# [Study material]

○ ○ ○ ○ ○ ○ ○

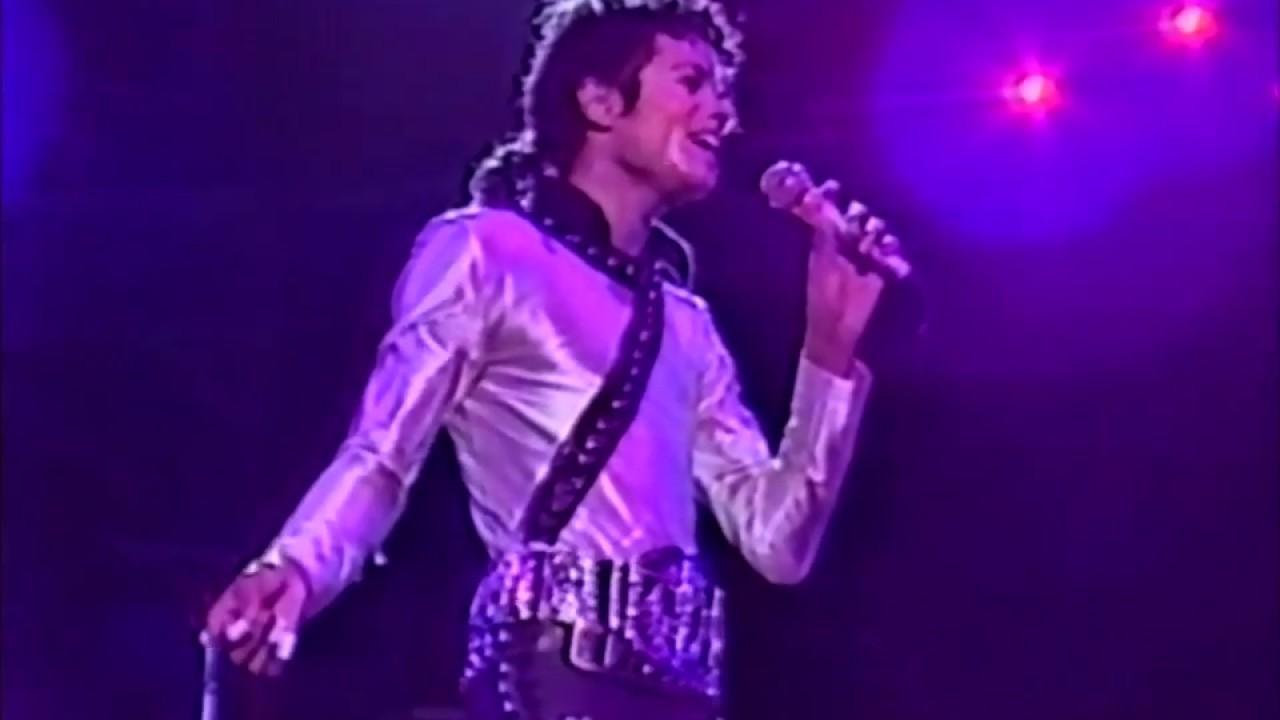 Youtube Michael Jackson Human Nature Video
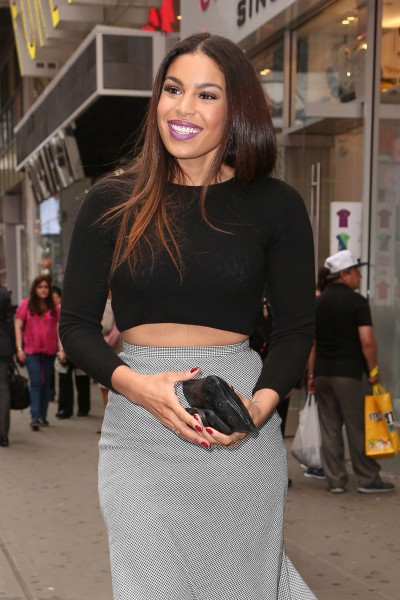 Jordin Sparks Is Getting Over Her Breakup With Style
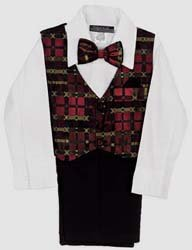 4 Pc Red Checkered Vest Suit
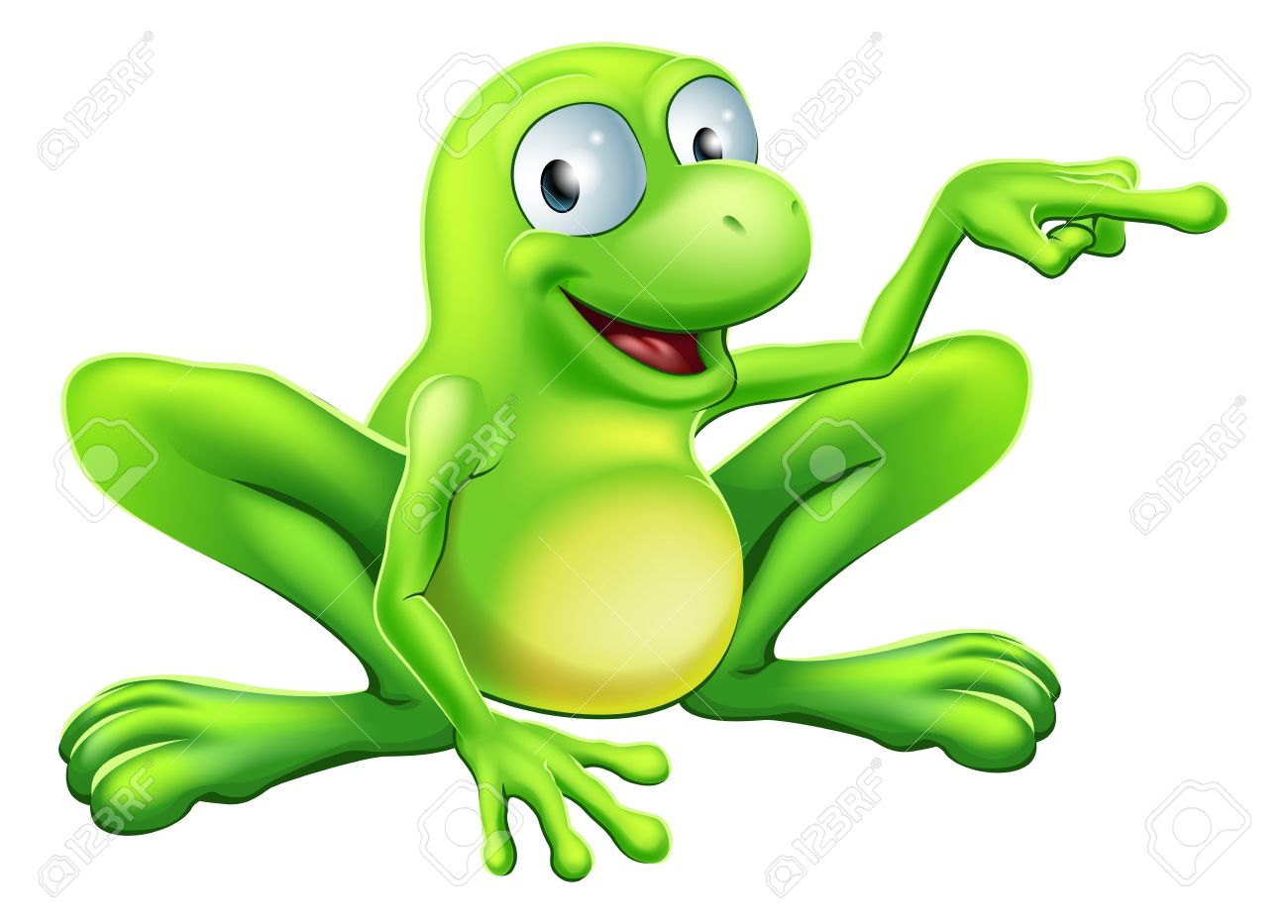 An Illustration Of A Cute Green Happy Frog Character Pointing.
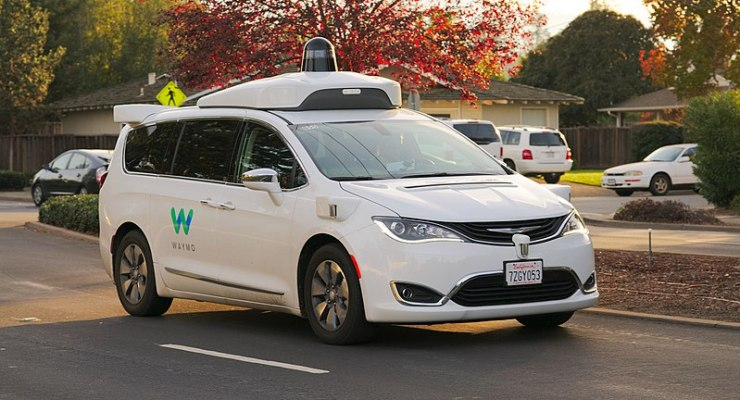 The surprisingly boring road to self-driving cars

○ ○ ○ ○ ○ ○ ○

# [Assignment]
The answer should hold every line of the listing, copied exactly, with no pictures.

# [Output of the exercise]
 Youtube Michael Jackson Human Nature Video
 Jordin Sparks Is Getting Over Her Breakup With Style
 4 Pc Red Checkered Vest Suit
 An Illustration Of A Cute Green Happy Frog Character Pointing.
 The surprisingly boring road to self-driving cars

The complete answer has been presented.